Secondhand smoke, or environmental tobacco smoke (ETS), results from the smoke that others have to smell when tobacco products like cigars and cigarettes are burned. The health effects of smoking are well known: lung cancer, cardiovascular disease (strokes and heart disease), sudden infant death syndrome (SIDS), more frequent and severe asthma attacks, and other serious health problems. The same risks are associated with exposure to secondhand smoke.

Radon (Rn)

Like carbon monoxide, radon is a colorless, odorless gas that is almost impossible to detect without specific radon testing. Radon is a naturally occurring gas that comes from uranium found in the Earth. The gas can enter your home through cracks in the foundation and other openings throughout your home. The radioactive particles present in radon gas do severe damage to the sensitive tissue in your lungs when inhaled and can lead to cancer.
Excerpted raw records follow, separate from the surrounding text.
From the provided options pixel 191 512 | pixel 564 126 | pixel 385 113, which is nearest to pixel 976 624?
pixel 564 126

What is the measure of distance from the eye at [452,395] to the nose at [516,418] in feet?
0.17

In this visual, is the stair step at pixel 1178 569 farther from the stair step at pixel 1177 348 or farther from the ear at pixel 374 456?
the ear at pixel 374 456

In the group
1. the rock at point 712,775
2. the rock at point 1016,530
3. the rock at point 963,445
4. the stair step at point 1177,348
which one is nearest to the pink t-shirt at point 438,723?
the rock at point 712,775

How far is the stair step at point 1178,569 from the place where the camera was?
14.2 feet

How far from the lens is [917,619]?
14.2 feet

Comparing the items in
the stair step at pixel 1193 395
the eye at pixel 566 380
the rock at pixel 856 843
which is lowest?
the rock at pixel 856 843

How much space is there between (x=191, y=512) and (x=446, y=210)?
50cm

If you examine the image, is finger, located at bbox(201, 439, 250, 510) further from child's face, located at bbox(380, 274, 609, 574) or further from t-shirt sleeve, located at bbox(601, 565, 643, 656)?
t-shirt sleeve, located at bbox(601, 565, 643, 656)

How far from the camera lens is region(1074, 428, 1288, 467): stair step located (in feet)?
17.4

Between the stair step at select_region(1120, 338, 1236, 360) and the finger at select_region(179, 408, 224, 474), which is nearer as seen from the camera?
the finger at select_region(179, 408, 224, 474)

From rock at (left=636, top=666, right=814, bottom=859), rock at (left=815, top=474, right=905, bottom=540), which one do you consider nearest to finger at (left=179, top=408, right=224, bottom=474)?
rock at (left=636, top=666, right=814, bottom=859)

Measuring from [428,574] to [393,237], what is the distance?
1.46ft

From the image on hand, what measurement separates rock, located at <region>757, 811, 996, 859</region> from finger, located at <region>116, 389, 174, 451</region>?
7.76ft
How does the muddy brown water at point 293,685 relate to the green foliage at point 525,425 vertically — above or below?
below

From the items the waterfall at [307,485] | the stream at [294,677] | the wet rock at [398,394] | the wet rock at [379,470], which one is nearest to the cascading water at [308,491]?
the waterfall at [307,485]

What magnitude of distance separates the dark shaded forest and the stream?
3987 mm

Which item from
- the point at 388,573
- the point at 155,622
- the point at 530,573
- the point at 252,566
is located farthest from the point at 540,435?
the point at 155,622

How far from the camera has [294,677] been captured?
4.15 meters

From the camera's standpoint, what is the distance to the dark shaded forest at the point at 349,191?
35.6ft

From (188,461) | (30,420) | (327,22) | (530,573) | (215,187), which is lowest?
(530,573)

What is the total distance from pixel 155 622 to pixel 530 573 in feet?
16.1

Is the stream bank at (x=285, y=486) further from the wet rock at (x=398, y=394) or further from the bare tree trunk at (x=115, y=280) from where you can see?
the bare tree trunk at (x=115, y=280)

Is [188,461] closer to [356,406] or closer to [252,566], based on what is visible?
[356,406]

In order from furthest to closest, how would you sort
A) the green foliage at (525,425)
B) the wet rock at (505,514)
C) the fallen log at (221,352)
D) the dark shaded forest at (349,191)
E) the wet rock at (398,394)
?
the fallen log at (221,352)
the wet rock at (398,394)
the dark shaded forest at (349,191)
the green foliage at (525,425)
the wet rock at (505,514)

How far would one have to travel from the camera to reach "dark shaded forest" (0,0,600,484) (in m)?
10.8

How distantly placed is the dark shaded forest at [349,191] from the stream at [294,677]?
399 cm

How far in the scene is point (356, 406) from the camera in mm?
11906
There are no immediate symptoms of radon exposure, as the gas is scentless and colorless, making it difficult to know if you have been exposed to dangerous levels in your home.

Wood Smoke

In the US, the common source of wood smoke is from indoor fireplaces, as wood stoves are not really common anymore. When wood is burned, the smoke released from the fire is a complex mixture of gasses and fine microscopic particles (particulate matter). The particulate matter in some can cause asthma, pneumonia, bronchitis, or other severe respiratory diseases when they enter the lungs and worsen other chronic lung and heart diseases.

Indoor Particulate Matter

Particulate matter, or particle pollution, describes airborne solid particles, ranging from microscopic to particulate large enough to be seen by the human eye, like dirt, dust, or smoke. Once inhaled, this particulate matter can lead to or worsen various cardiovascular or respiratory issues.

Volatile Organic Compounds (VOCs)

Volatile organic compounds (VOCs) are gasses emitted from certain liquids or solids. These gasses can be emitted from various everyday household products: glues, aerosol sprays, degreasers, paints, solvents, disinfectants, and air fresheners. The different VOCs can range from harmless to highly toxic. Short-term exposures can be irritating, while long-term exposure can lead to more serious nervous system and cancer-related issues. When using these products, be sure to always ventilate with fresh air.


Pesticides are chemicals used to control termites, pests, insects, microbes and rodents. These chemicals are toxic to people as well. Pesticides are common in houses across the US. High concentrations of pesticides inside the house can irritate the nose, the eyes, throat, and skin in the short term and cause cancer or nervous system damage after long-term exposure.